**Collected data:**
----------

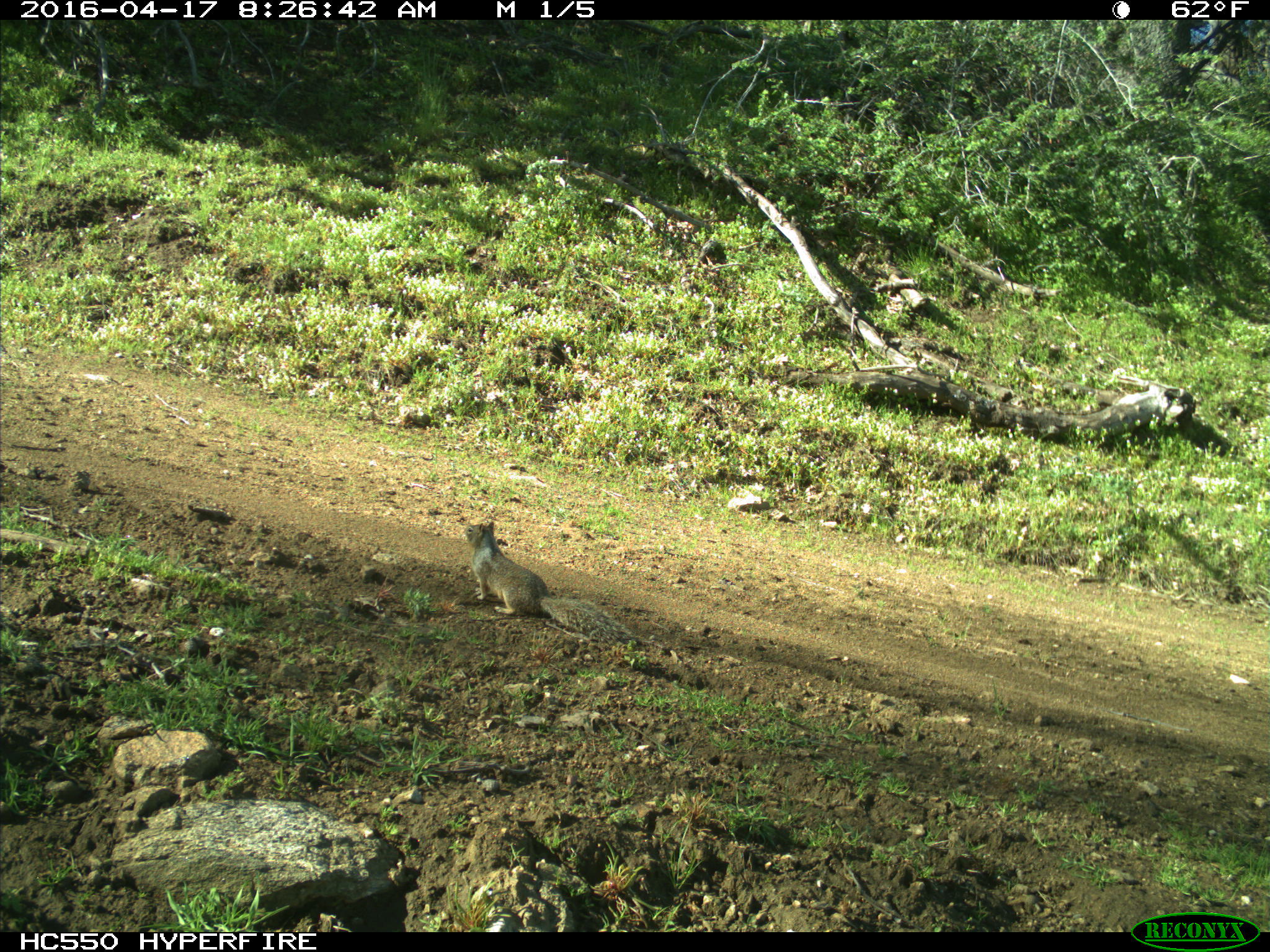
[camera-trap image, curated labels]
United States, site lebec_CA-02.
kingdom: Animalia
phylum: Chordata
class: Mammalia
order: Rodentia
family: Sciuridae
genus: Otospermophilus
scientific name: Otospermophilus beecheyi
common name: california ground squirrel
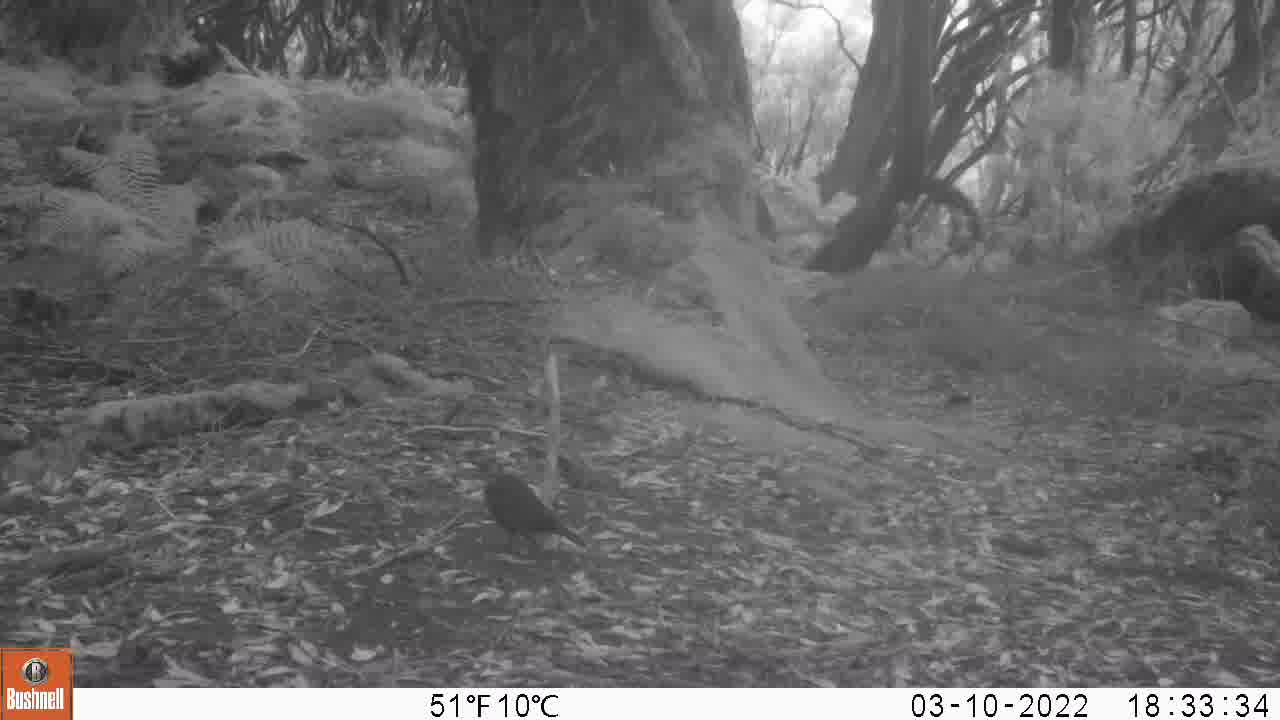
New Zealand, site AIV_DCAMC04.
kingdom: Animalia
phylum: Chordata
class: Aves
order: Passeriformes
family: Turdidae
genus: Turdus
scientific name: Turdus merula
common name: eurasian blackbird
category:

----------

When repeating the entries, leave out every picture and keep the rest exact.

**SOLVED PROBLEM:**
[camera-trap image, curated labels]
United States, site lebec_CA-02.
kingdom: Animalia
phylum: Chordata
class: Mammalia
order: Rodentia
family: Sciuridae
genus: Otospermophilus
scientific name: Otospermophilus beecheyi
common name: california ground squirrel
New Zealand, site AIV_DCAMC04.
kingdom: Animalia
phylum: Chordata
class: Aves
order: Passeriformes
family: Turdidae
genus: Turdus
scientific name: Turdus merula
common name: eurasian blackbird
category:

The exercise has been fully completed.